As a result of the pandemic, instead of a much-anticipated walking trip in Japan last spring I found myself on a glorious journey of discovery exploring the records of the American Folk Art Gallery, an epicenter of New York City’s early twentieth-century art scene.1 Not only did I find new material to consider, but the experience has also given me a much greater understanding of how folk art came to be considered emblematic of our national spirit and why so many of the artists carried by this gallery are represented in our public institutions.

The first metropolitan gallery in the country to make a business of marketing folk art, from the outset, the gallery promoted folk art as deserving of critical attention for its formal qualities.

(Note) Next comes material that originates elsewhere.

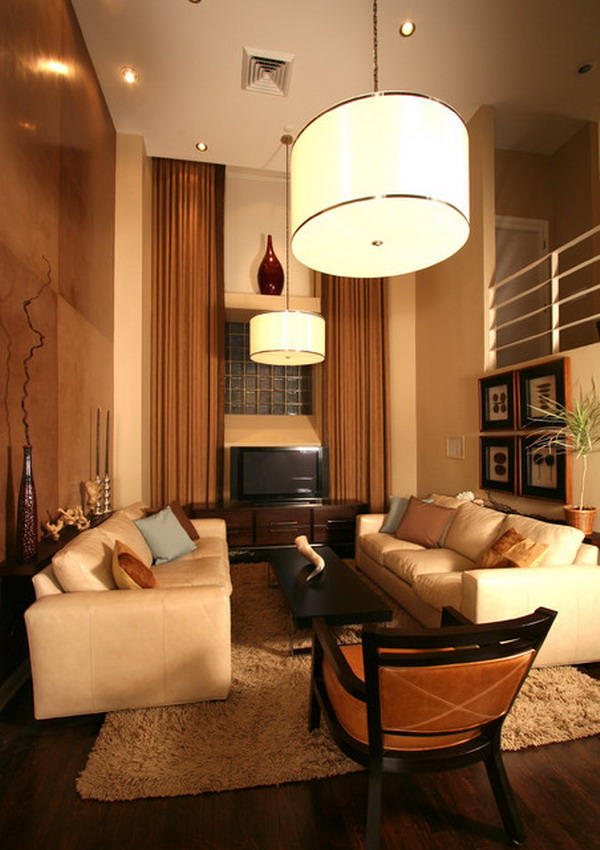 Fabulous Living Room Light Fixtures Led Ceiling Lights For Living Room Living Room Light Fixture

Begun as a joint venture between gallery owner Edith Gregor Halpert (born Russia, 1900–1970) and folk art scholar Holger Cahill (born Iceland, 1887–1960), when the gallery first opened in 1931, it occupied the second floor of Halpert’s Downtown Gallery in Greenwich Village, Manhattan (Fig. 1).

Fig. 1, left: Downtown Gallery, 113 West 13th Street, NYC, ca. 1939. Note the sculpture on display in the windows on the second floor. Courtesy Municipal Archives, City of New York; image identified as “Block 609 lot 52 ‘Downtown Gallery.’” Fig. 2, right: American Folk Art Gallery advertisement, not dated.  Downtown Gallery records 1824–1974, bulk 1926–1969. Archives of American Art, Smithsonian Institution, Washington, D.C. Reel 5642, frame 1008. Carefully chosen paintings like the one in this gallery advertisement underscored the idea that folk art was an authentic expression of the spirit of the country.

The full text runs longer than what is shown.